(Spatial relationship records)
★ ★ ★ ★ ★ ★ ★

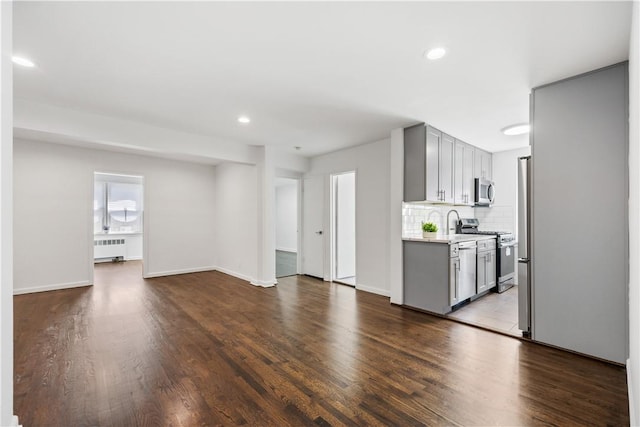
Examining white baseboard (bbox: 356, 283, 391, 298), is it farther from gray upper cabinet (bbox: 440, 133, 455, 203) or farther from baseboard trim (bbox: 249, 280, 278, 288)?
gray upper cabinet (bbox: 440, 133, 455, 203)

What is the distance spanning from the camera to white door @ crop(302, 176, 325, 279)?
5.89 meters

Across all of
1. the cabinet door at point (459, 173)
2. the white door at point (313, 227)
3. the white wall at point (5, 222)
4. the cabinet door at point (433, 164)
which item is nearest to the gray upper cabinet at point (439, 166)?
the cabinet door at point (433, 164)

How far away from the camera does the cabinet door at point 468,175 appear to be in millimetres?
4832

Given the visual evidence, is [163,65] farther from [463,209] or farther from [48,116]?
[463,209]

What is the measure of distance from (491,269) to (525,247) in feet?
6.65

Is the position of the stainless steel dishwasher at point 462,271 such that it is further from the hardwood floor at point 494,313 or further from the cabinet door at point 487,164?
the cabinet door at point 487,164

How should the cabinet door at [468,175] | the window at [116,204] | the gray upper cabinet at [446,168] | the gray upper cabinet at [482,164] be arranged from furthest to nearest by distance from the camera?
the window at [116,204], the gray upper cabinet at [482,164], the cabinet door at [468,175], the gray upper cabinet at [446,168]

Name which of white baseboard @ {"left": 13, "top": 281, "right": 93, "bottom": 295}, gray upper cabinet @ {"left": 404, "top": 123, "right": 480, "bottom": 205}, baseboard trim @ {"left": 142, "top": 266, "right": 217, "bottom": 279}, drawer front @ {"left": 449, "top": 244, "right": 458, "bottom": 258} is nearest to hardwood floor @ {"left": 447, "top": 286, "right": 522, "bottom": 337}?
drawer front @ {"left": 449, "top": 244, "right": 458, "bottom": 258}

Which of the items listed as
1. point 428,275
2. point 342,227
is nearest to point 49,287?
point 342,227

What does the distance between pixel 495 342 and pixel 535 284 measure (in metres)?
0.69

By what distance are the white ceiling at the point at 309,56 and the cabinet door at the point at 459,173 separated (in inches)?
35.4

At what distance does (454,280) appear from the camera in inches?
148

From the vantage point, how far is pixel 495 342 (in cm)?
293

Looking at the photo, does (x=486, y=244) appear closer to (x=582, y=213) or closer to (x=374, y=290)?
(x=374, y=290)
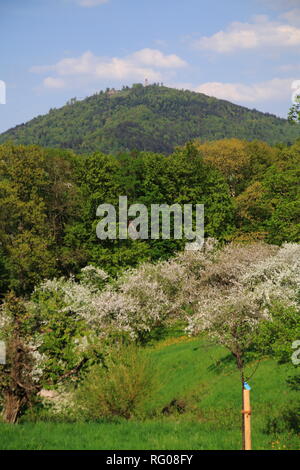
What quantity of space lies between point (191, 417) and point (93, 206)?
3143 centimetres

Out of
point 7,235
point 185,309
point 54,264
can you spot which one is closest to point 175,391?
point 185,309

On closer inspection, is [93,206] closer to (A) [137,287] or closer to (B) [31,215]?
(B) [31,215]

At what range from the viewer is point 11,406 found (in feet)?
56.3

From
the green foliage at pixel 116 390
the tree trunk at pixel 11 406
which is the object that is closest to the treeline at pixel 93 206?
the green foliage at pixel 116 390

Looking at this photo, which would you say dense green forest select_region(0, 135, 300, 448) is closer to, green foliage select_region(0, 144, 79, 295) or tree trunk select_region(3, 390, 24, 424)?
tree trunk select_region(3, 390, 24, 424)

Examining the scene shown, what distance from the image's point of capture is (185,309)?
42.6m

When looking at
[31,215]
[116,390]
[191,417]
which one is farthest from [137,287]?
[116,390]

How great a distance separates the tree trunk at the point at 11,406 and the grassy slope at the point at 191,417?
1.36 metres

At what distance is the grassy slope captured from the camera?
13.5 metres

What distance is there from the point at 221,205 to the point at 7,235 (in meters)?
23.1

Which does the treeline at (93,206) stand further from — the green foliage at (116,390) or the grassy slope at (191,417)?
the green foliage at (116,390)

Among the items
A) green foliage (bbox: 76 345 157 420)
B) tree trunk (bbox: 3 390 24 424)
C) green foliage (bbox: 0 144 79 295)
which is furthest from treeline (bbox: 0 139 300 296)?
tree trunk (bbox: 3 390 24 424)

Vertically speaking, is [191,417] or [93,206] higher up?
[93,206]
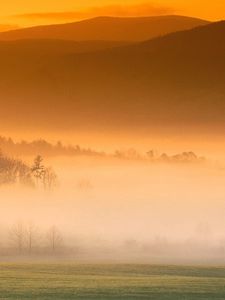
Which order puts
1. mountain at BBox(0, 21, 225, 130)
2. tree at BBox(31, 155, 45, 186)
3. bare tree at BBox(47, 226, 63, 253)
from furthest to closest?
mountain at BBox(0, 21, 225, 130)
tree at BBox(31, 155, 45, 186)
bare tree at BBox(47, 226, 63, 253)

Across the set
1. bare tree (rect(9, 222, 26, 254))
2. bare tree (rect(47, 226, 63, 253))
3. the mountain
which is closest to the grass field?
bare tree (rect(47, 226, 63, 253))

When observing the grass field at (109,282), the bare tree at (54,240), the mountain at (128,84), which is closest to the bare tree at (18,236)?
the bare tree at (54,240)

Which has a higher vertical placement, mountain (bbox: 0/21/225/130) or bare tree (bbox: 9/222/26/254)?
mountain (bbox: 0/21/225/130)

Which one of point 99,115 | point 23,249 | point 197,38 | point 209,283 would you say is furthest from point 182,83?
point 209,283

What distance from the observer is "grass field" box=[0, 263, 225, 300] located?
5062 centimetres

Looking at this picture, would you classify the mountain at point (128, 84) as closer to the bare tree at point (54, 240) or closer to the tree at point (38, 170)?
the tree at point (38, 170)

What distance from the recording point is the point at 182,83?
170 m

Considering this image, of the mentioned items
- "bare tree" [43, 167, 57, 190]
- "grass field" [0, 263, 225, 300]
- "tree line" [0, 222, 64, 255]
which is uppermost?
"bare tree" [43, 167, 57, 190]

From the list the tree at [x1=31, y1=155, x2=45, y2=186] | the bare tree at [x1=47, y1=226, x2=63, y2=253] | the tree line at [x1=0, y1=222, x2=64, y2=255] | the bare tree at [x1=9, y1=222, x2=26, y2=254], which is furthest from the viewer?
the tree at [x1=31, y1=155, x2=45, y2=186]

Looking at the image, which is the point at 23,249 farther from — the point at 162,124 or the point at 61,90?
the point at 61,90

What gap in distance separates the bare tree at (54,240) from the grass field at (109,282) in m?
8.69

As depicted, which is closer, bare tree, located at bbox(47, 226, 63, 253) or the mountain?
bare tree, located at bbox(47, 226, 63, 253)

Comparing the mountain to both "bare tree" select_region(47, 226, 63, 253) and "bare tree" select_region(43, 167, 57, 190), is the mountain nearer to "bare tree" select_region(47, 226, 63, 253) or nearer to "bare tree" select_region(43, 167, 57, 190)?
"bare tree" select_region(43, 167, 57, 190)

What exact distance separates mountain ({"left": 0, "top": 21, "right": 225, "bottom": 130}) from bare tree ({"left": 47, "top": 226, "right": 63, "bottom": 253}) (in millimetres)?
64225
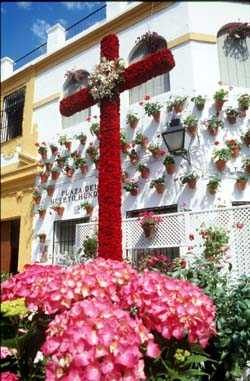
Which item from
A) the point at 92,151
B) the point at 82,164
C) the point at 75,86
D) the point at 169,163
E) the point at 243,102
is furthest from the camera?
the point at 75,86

★ ★ ★ ★ ★ ★ ★

→ **TASK GOAL**: Quote each record exactly as it stands, minus the pictures.

→ **SOLUTION FOR THIS TASK**:
Examining white baseboard (bbox: 356, 283, 391, 298), is it farther from gray upper cabinet (bbox: 440, 133, 455, 203) or farther from baseboard trim (bbox: 249, 280, 278, 288)?
gray upper cabinet (bbox: 440, 133, 455, 203)

What is the distance spanning from the camera to white door @ crop(302, 176, 325, 279)?
5.89 meters

Across all of
1. the cabinet door at point (459, 173)
2. the white door at point (313, 227)
3. the white wall at point (5, 222)
4. the cabinet door at point (433, 164)
which item is nearest to the gray upper cabinet at point (439, 166)?
the cabinet door at point (433, 164)

How far away from the camera does the cabinet door at point 468,175 appear to be in millimetres?
4832

Given the visual evidence, is [163,65] farther from [463,209] or farther from [48,116]?
[463,209]

What is the measure of distance from (491,269) to (525,247) in feet?
6.65

Is the position of the stainless steel dishwasher at point 462,271 such that it is further from the hardwood floor at point 494,313 or further from the cabinet door at point 487,164?
the cabinet door at point 487,164

How should the cabinet door at [468,175] | the window at [116,204] | the gray upper cabinet at [446,168] | the gray upper cabinet at [482,164] be arranged from furthest to nearest by distance from the camera?
the window at [116,204], the gray upper cabinet at [482,164], the cabinet door at [468,175], the gray upper cabinet at [446,168]

Name which of white baseboard @ {"left": 13, "top": 281, "right": 93, "bottom": 295}, gray upper cabinet @ {"left": 404, "top": 123, "right": 480, "bottom": 205}, baseboard trim @ {"left": 142, "top": 266, "right": 217, "bottom": 279}, drawer front @ {"left": 449, "top": 244, "right": 458, "bottom": 258} is nearest to hardwood floor @ {"left": 447, "top": 286, "right": 522, "bottom": 337}?
drawer front @ {"left": 449, "top": 244, "right": 458, "bottom": 258}

Which of the items listed as
1. point 428,275
2. point 342,227
is nearest to point 49,287?
point 342,227

What does the distance between pixel 495 342 and pixel 535 284 measure (in metres)?
0.69

By what distance are the white ceiling at the point at 309,56 and the cabinet door at the point at 459,173 separated (in inches)?
35.4

At what distance does (454,280) appear from the camera in inches?
148

From the vantage point, how far is pixel 495 342 (in cm)?
293

Looking at the photo, does (x=486, y=244) appear closer to (x=582, y=213) or closer to (x=374, y=290)?
(x=374, y=290)
What quantity of space lies between point (191, 417) and point (93, 206)?
3143 centimetres

Out of
point 7,235
point 185,309
point 54,264
can you spot which one is closest to point 175,391?
point 185,309

On closer inspection, is [93,206] closer to (A) [137,287] or closer to (B) [31,215]?
(B) [31,215]

At what range from the viewer is point 11,406 found (in feet)?
56.3

From
the green foliage at pixel 116 390
the tree trunk at pixel 11 406
which is the object that is closest to the treeline at pixel 93 206?
the green foliage at pixel 116 390

Looking at this photo, which would you say dense green forest select_region(0, 135, 300, 448) is closer to, green foliage select_region(0, 144, 79, 295) or tree trunk select_region(3, 390, 24, 424)?
tree trunk select_region(3, 390, 24, 424)

Examining the scene shown, what distance from the image's point of capture is (185,309)?
42.6m

When looking at
[31,215]
[116,390]
[191,417]
which one is farthest from [137,287]?
[116,390]

How great a distance separates the tree trunk at the point at 11,406 and the grassy slope at the point at 191,417?
1.36 metres

At what distance is the grassy slope captured from the camera?
13.5 metres

What distance is there from the point at 221,205 to the point at 7,235 (in meters)?
23.1

Which does the treeline at (93,206) stand further from — the green foliage at (116,390) or the grassy slope at (191,417)?
the green foliage at (116,390)

Among the items
A) green foliage (bbox: 76 345 157 420)
B) tree trunk (bbox: 3 390 24 424)
C) green foliage (bbox: 0 144 79 295)
which is furthest from treeline (bbox: 0 139 300 296)?
tree trunk (bbox: 3 390 24 424)

Vertically speaking, is [191,417] or [93,206] higher up?
[93,206]
Which order puts
1. mountain at BBox(0, 21, 225, 130)
2. tree at BBox(31, 155, 45, 186)
3. bare tree at BBox(47, 226, 63, 253)
from furthest to closest?
mountain at BBox(0, 21, 225, 130)
tree at BBox(31, 155, 45, 186)
bare tree at BBox(47, 226, 63, 253)

Across the set
1. bare tree (rect(9, 222, 26, 254))
2. bare tree (rect(47, 226, 63, 253))
3. the mountain
which is closest to the grass field?
bare tree (rect(47, 226, 63, 253))

When observing the grass field at (109,282), the bare tree at (54,240), the mountain at (128,84), which is closest to the bare tree at (18,236)?
the bare tree at (54,240)

Which has a higher vertical placement, mountain (bbox: 0/21/225/130) or bare tree (bbox: 9/222/26/254)?
mountain (bbox: 0/21/225/130)

Which one of point 99,115 | point 23,249 | point 197,38 | point 209,283 would you say is furthest from point 182,83?
point 209,283

What distance from the observer is "grass field" box=[0, 263, 225, 300] located?
5062 centimetres

Looking at this picture, would you classify the mountain at point (128, 84) as closer to the bare tree at point (54, 240) or closer to the tree at point (38, 170)?
the tree at point (38, 170)

What distance from the recording point is the point at 182,83?
170 m

Considering this image, of the mentioned items
- "bare tree" [43, 167, 57, 190]
- "grass field" [0, 263, 225, 300]
- "tree line" [0, 222, 64, 255]
which is uppermost?
"bare tree" [43, 167, 57, 190]

From the list the tree at [x1=31, y1=155, x2=45, y2=186] | the bare tree at [x1=47, y1=226, x2=63, y2=253] | the tree line at [x1=0, y1=222, x2=64, y2=255] | the bare tree at [x1=9, y1=222, x2=26, y2=254], which is furthest from the viewer?
the tree at [x1=31, y1=155, x2=45, y2=186]

Looking at the image, which is the point at 23,249 farther from — the point at 162,124 or the point at 61,90?
the point at 61,90

What gap in distance separates the bare tree at (54,240) from the grass field at (109,282) in m?
8.69

As depicted, which is closer, bare tree, located at bbox(47, 226, 63, 253) or the mountain?
bare tree, located at bbox(47, 226, 63, 253)

Comparing the mountain to both "bare tree" select_region(47, 226, 63, 253) and "bare tree" select_region(43, 167, 57, 190), is the mountain nearer to "bare tree" select_region(47, 226, 63, 253) or nearer to "bare tree" select_region(43, 167, 57, 190)?
"bare tree" select_region(43, 167, 57, 190)

What exact distance separates mountain ({"left": 0, "top": 21, "right": 225, "bottom": 130}) from bare tree ({"left": 47, "top": 226, "right": 63, "bottom": 253}) (in millimetres)?
64225
Which item from
A) the point at 92,151
B) the point at 82,164
C) the point at 75,86
D) the point at 169,163
E) the point at 243,102
is furthest from the camera?
the point at 75,86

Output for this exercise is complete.